A Antártida, conhecida pelas temperaturas extremas e isolamento geográfico, acaba de revelar mais um mistério sobre sua biodiversidade: ali vivem micróbios que não existem naturalmente em nenhum outro lugar do planeta. Segundo uma pesquisa publicada em 31 de agosto na revista Proceedings of the National Academy of Sciences, determinadas bactérias do grupo Arthrobacter, presentes no solo do continente gelado, são endêmicas. A ideia contradiz um pensamento antigo da microbiologia que acreditava que microrganismos se dispersam com facilidade pelo mundo por meio da atmosfera ou das correntes oceânicas.
O estudo, conduzido pelo pós-doutorando Nick Dragone, analisou mais de 100 cepas desses micróbios coletados na Antártida e comparou com quase 500 amostras de outras regiões do planeta, incluindo ambientes extremos como o Planalto Tibetano, o arquipélago de Svalbard no Ártico e o Deserto do Atacama, no Chile. Essa diversidade de locais ajudou a compreender melhor como o grupo Arthrobacter se adapta e quais delas realmente convivem apenas sob as condições ambientais únicas do solo antártico.
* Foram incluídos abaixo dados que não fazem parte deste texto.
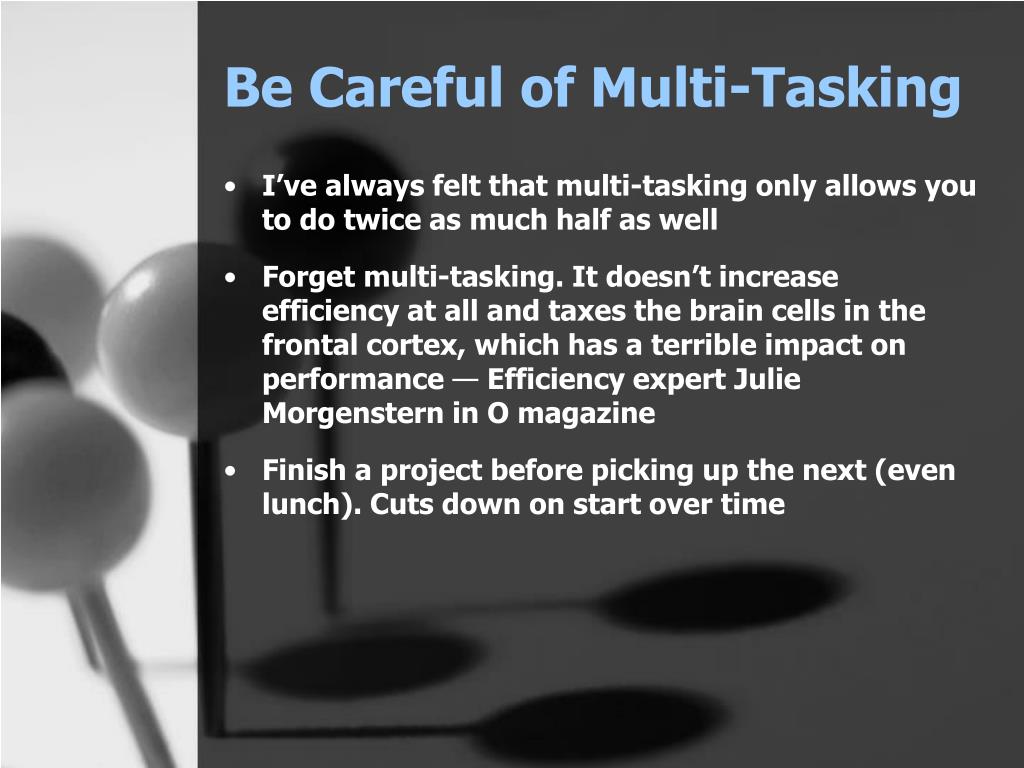 Be Careful of Multi-Tasking

• I’ve always felt that multi-tasking only allows you to do twice as much half as well

• Forget multi-tasking. It doesn’t increase efficiency at all and taxes the brain cells in the frontal cortex, which has a terrible impact on performance — Efficiency expert Julie Morgenstern in O magazine

• Finish a project before picking up the next (even lunch). Cuts down on start over time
A escolha do grupo Arthrobacter para o estudo foi estratégica. Essas bactérias são encontradas em solos de vários ambientes - dos trópicos até regiões polares - e podem ser cultivadas em laboratório, o que facilitou a observação do comportamento e da resistência das diferentes cepas às condições ambientais, desde frio intenso até secura extrema.
Segundo o estudo, a endemia dessas bactérias na Antártida reforça o papel do isolamento geográfico e das barreiras ambientais — como baixas temperaturas e escassez de nutrientes — na formação de ecossistemas únicos, mesmo para microrganismos. A pesquisa fornece uma nova perspectiva para a compreensão da biodiversidade microscópica, que antes considerava praticamente globalizada para a maioria das espécies menores.
Até o momento, essa informação foi divulgada exclusivamente pela Revista Galileu, e não há confirmação oficial ou relatos adicionais por outras fontes científicas. No entanto, a descoberta já provoca um debate importante sobre a ecologia microbiana em ambientes extremos e a necessidade de preservação de habitats frágeis, como o solo da Antártida, que abriga formas de vida ainda pouco conhecidas.
O que sabemos?
- Bactérias do grupo Arthrobacter na Antártida são endêmicas, exclusivas do continente.
- Mais de 100 cepas foram analisadas na Antártida e quase 500 de outras regiões frias e secas no mundo.
- Estudo foi publicado em 31 de agosto na revista Proceedings of the National Academy of Sciences.
- A descoberta desafia a ideia de que microrganismos se dispersam globalmente com facilidade.